- Data section
────────────────────
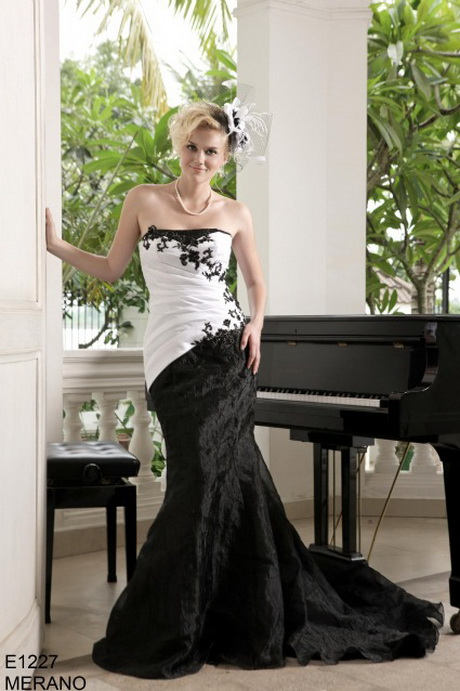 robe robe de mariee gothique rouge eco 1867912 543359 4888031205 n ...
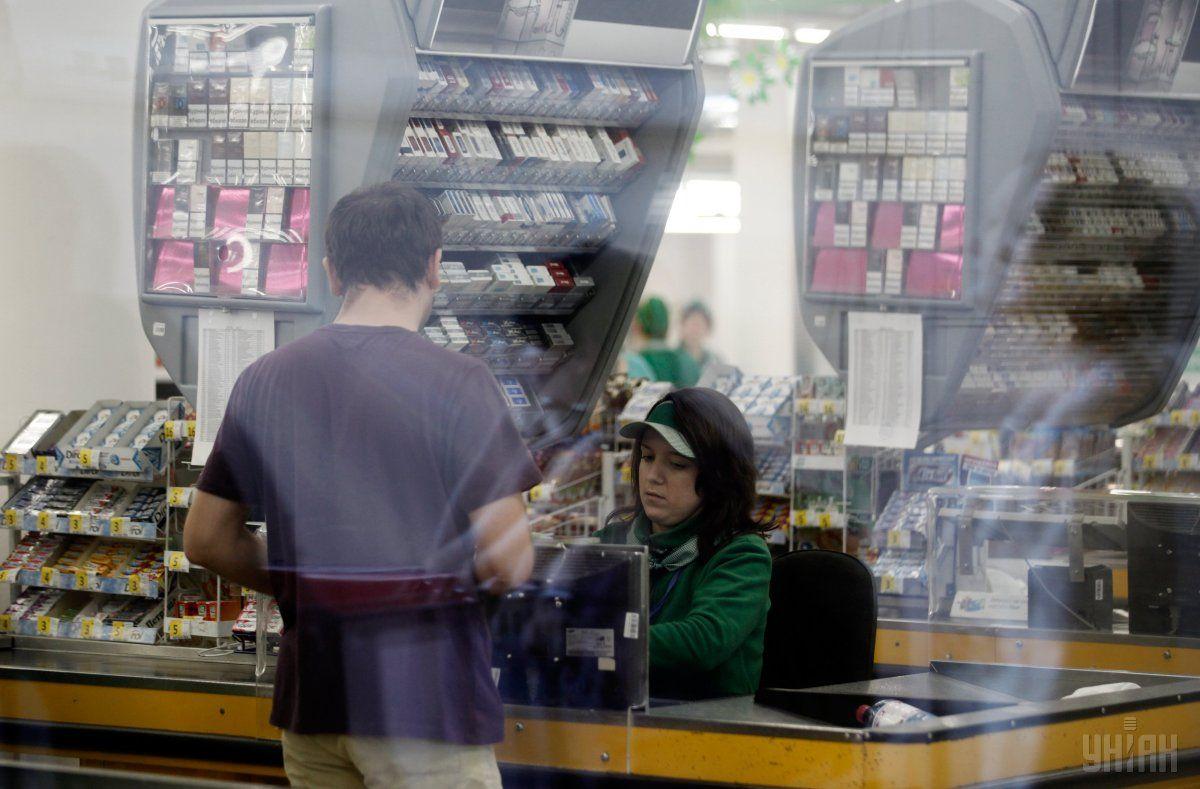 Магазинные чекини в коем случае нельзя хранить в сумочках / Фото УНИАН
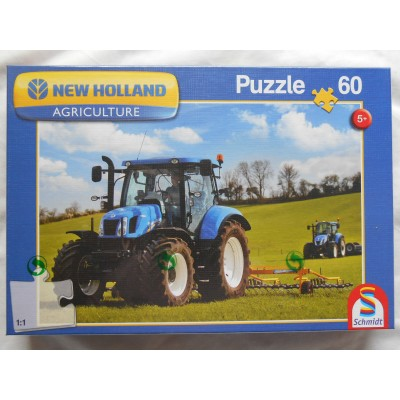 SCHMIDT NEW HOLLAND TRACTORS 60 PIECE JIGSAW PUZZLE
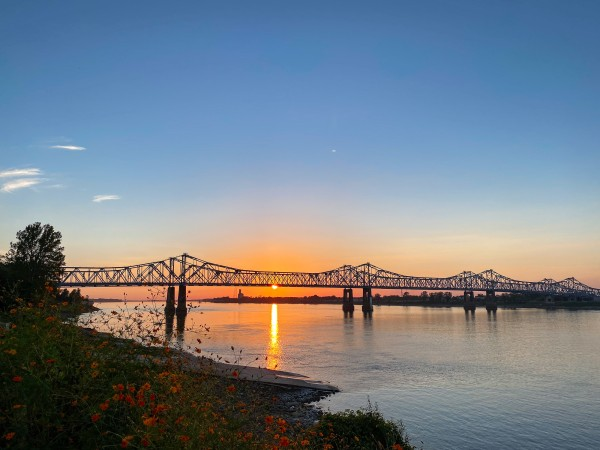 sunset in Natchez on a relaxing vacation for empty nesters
────────────────────
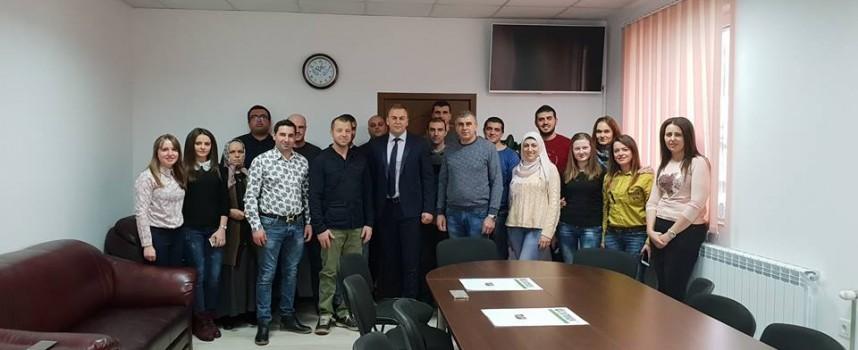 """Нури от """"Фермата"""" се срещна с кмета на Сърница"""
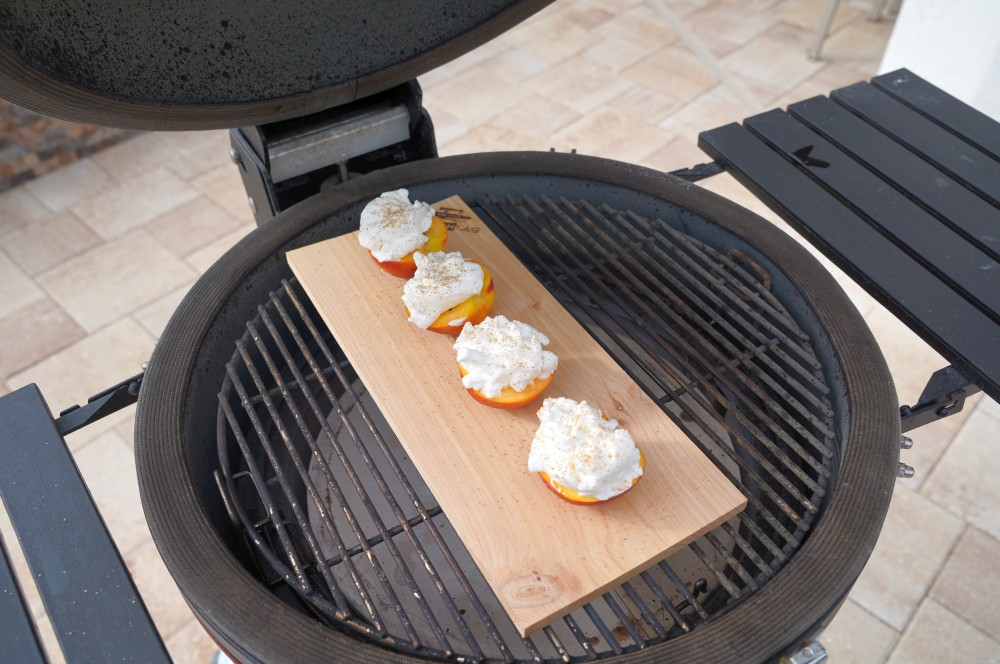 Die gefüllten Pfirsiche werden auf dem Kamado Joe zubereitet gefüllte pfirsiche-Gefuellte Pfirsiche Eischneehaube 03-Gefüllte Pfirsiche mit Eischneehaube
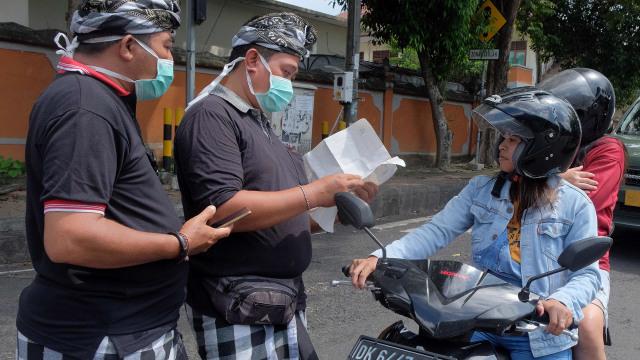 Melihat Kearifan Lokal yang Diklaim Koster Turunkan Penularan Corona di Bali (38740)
────────────────────
- Task brief
Print, exactly, each line above from the one with "SCHMIDT NEW HOLLAND" to the one with "sunset in Natchez", end lines included. Leave pictures out of it.

- Result
 SCHMIDT NEW HOLLAND TRACTORS 60 PIECE JIGSAW PUZZLE
 sunset in Natchez on a relaxing vacation for empty nesters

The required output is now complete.